Musing That Racism Isn’t As Bad As It Was, 5th Circuit Mulls Further Neutering Voting Rights Act

Conservatives on the 5th Circuit Court of Appeals occasionally sounded like Fox News talking heads Tuesday as they weighed whether coalitions composed of multiple minority groups are protected under the Voting Rights Act.

“Has the world not changed from a racial standpoint?” “Would you agree that discrimination in favor of a race — preferring a race — is the same thing as discrimination against other races?” the judges asked.

The right-wing judges’ dismissal of these voters’ need for protection — a “seat at the table,” said Chad Dunn, an attorney for the disenfranchised voters — sits in sharp contrast next to the ruling from the district court.

“[T]his is not a typical redistricting case. What happened here was stark and jarring,” wrote U.S. District Judge Jeffrey Vincent Brown, a Trump appointee. “The Commissioners Court transformed Precinct 3 from the precinct with the highest percentage of Black and Latino residents to that with the lowest percentage. The circumstances and effect of the enacted plan were mean-spirited and egregious given that there was absolutely no reason to make major changes to Precinct 3.”

A mix of Black and Latino voters had been represented by one Galveston, Texas county commissioner for 30 years, until the county wiped the precinct — Precinct 3 — off the map in 2021. It did so, the U.S. government notes in its brief supporting the coalitions, at only one public meeting in a far-flung, tiny annex, where the “aggressive” judge threatened to expel attendees who were crammed into the hallway.

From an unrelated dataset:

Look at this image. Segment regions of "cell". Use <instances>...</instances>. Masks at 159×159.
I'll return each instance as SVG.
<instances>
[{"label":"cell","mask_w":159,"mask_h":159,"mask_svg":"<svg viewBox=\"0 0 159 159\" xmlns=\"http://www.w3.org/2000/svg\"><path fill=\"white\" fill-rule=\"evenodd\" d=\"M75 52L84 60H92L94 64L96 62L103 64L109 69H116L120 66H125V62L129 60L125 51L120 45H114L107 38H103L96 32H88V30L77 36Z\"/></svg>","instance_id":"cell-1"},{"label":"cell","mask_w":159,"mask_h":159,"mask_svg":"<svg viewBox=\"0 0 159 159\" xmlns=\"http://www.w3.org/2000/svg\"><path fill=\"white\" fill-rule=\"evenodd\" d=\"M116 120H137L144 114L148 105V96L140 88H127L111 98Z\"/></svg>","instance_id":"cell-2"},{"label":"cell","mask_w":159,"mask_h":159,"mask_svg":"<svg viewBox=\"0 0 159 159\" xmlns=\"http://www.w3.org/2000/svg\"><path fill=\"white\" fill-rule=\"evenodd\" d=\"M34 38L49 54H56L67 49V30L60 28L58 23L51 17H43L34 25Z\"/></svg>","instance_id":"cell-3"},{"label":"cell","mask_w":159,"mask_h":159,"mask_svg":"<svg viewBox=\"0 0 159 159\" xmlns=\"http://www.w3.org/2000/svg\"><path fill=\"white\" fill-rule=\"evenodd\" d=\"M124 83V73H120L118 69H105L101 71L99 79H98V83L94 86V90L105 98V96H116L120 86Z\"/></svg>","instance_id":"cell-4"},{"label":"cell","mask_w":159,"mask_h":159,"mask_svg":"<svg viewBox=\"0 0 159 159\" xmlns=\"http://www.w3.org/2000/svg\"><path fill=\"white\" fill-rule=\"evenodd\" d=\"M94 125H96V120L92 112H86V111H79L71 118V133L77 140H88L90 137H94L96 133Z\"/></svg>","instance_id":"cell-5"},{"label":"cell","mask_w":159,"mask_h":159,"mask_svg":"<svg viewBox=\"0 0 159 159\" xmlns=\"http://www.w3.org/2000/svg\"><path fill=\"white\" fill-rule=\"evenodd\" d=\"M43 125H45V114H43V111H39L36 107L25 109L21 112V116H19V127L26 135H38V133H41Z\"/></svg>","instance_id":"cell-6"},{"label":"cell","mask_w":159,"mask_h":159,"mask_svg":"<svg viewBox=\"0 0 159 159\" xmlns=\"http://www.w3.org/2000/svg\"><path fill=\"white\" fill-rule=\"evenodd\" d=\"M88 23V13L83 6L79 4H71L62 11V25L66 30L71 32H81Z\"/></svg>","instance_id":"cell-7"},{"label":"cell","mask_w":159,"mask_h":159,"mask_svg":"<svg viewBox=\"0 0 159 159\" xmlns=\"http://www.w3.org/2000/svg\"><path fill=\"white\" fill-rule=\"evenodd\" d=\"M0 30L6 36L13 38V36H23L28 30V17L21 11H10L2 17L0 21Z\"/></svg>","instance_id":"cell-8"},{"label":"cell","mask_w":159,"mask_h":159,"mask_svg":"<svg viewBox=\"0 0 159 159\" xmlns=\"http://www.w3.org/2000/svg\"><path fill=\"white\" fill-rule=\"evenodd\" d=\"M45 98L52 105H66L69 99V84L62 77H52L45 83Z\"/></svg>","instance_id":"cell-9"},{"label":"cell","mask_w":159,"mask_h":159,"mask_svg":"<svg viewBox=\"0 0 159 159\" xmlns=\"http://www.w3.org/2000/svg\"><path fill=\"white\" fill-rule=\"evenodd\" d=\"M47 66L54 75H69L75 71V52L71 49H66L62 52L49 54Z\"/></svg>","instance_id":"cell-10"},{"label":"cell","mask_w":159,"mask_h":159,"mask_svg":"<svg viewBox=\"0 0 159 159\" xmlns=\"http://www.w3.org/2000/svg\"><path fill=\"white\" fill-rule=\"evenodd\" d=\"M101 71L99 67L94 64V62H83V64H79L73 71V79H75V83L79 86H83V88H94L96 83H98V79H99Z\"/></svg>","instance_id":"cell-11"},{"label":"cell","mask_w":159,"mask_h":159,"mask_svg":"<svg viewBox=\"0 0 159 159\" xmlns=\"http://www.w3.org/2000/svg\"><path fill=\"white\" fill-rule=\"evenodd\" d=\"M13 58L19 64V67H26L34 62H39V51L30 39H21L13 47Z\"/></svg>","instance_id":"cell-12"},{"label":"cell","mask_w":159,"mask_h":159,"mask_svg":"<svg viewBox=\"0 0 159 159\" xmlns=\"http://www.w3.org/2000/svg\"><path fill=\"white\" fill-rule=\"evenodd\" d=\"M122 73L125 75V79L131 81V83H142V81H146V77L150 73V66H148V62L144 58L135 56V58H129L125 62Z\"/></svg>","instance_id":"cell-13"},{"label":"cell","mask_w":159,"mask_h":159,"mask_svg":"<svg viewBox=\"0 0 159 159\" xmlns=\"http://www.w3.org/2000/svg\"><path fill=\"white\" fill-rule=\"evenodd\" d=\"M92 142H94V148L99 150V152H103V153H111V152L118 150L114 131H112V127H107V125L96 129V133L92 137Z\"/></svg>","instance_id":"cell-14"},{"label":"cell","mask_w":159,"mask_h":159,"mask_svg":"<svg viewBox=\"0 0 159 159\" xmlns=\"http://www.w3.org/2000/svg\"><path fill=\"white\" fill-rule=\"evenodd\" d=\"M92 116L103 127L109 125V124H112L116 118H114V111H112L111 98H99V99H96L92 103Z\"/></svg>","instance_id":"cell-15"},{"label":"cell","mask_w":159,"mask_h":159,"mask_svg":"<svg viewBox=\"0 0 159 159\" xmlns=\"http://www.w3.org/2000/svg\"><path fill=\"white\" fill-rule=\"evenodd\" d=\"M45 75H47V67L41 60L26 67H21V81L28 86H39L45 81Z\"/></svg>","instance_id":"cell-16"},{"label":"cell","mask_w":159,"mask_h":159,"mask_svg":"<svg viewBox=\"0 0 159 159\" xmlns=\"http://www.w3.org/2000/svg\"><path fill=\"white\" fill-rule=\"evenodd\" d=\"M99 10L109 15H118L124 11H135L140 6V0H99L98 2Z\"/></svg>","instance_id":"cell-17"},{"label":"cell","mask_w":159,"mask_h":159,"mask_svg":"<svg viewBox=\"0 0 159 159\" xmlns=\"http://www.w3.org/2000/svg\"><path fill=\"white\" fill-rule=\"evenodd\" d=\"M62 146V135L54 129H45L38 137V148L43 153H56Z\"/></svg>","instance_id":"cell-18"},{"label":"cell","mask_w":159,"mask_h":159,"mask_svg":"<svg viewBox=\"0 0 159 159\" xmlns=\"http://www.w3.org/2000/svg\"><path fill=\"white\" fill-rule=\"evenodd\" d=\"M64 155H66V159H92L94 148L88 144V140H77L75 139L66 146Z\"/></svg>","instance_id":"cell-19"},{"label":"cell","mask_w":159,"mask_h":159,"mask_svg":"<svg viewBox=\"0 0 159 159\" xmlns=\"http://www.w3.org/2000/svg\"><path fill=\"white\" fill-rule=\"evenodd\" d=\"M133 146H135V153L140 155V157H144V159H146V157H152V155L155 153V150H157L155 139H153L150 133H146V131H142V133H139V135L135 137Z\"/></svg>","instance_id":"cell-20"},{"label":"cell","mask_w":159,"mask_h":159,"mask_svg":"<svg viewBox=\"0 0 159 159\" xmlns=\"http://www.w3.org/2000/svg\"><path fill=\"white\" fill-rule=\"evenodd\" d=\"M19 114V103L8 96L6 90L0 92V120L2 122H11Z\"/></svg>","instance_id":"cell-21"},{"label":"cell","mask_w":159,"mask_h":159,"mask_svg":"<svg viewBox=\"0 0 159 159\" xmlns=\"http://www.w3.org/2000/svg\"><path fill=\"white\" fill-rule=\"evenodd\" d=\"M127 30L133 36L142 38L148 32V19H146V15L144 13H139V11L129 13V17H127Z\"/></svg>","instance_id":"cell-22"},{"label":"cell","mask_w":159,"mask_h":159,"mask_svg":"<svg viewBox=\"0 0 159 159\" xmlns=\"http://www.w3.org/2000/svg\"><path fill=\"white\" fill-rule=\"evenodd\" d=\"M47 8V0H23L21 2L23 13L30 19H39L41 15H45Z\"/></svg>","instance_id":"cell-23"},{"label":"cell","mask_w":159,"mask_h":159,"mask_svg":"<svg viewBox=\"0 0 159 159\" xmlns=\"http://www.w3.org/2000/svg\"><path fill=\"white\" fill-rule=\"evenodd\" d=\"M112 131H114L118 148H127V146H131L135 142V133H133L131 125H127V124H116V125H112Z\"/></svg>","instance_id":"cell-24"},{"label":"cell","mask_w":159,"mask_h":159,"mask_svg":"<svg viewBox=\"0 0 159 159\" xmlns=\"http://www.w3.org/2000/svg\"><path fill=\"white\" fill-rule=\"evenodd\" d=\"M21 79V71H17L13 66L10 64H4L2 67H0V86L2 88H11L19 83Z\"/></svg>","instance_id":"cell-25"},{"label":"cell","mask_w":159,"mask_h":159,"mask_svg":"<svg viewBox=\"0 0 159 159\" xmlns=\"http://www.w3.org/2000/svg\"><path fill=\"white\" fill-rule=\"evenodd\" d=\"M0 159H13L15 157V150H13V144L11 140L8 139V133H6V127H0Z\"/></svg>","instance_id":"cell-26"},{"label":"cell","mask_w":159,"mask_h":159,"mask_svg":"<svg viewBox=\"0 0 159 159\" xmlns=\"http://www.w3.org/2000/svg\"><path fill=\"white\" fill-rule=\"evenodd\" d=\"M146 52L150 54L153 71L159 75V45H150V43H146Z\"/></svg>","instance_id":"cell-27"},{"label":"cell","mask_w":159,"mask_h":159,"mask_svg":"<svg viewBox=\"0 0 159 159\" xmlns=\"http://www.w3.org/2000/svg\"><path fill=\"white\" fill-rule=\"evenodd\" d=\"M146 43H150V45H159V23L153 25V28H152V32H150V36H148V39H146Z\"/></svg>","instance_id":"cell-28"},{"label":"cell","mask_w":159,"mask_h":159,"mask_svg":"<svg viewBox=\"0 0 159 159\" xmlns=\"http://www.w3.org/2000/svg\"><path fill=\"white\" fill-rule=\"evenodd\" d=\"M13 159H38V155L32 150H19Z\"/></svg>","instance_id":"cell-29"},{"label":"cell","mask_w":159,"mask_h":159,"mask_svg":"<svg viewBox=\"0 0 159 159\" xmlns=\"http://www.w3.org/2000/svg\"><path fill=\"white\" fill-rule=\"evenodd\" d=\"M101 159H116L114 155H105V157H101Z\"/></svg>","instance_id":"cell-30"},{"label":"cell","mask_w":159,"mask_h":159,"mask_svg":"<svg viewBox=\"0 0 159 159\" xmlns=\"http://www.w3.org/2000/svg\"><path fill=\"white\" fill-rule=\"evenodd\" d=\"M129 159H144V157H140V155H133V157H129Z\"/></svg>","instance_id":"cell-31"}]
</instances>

The case has become a vehicle for one of the most potent, new threats against the already diminished Voting Rights Act: the argument that only single minority groups, and not politically likeminded minority coalitions, get the VRA’s protection from being stretched and cracked out of any meaningful voting power. The argument was raised in a redistricting case out of Georgia too, but the district judge set it aside late last year as having not been sufficiently briefed.

A panel of judges on the notoriously conservative 5th Circuit in November of last year upheld the Texas district court’s ruling — begrudgingly.

“That precedent establishes the validity of so-called minority-coalition claims like those brought in this case,” the panel wrote, adding: “But the court’s decisions in this respect are wrong as a matter of law.”

In other words: The judges are bound to follow their circuit’s precedent, that the coalitions do get VRA protection. But that precedent, they insist, is wrong and should be overturned.

The panel called for a rehearing of the case en banc, arguments for which the full circuit heard Tuesday.

The few liberal judges on the court stepped in occasionally to underscore the danger of further limiting the scope of the once-great civil rights legislation, which has been chipped away at by a decade and a half of Supreme Court rulings.

Judge Stephen Higginson, an Obama appointee, pressed Galveston’s attorney, Joseph Nixon, on the concern that “your theory would allow discrimination as long as it affects two groups instead of one.”

“I’m particularly worried about whether you’re gonna be asking courts to engage in race science in one of two ways: Either courts will now have to delineate racial singularity — which I would think would be impossible for 6 million Americans who are Afro-Latino — or courts would have to exclude mixed groups, say Asian Americans, on the theory that Filipino Americans have different interests than Chinese Americans,” he added.

Judge Dana Douglas, a Biden appointee, asked Nixon a pointed question to underscore the animating force of the VRA.

“What the Supreme Court has said is that the Voting Rights Act should be interpreted in a manner that provides the broadest scope possible in combating racial discrimination, so how does that square with your argument?” she asked.

The merits of the arguments are unlikely to outweigh the conservatives’ numbers; Tuesday’s arguments were heard by 12 judges appointed by Republican presidents to four by Democratic ones. The case is likely headed to the Supreme Court.

Judge James Ho, always eager to raise his profile as one of the most infamous Trump appointees, took Tuesday’s opportunity to raise another even more dangerous threat to the VRA: the argument that individual citizens cannot sue to bring vote dilution cases, despite decades of doing so. Right-wing litigants have been trying out the argument more aggressively, positing that only the U.S. attorney general — and not the typical coalition of individual voters backed by voting rights groups — can challenge gerrymanders.

“You’re aware that Judge Strauss on the 8th Circuit said that there is no private cause of action at all — you have not argued that?” Ho asked Nixon, name-checking another Trump appointee.

Ultra-conservatives such as Ho clearly read this moment as the time to strike, given the Roberts’ Court’s historic hostility to the law once considered a bulwark against regimes crafted to keep minority voters underrepresented and powerless.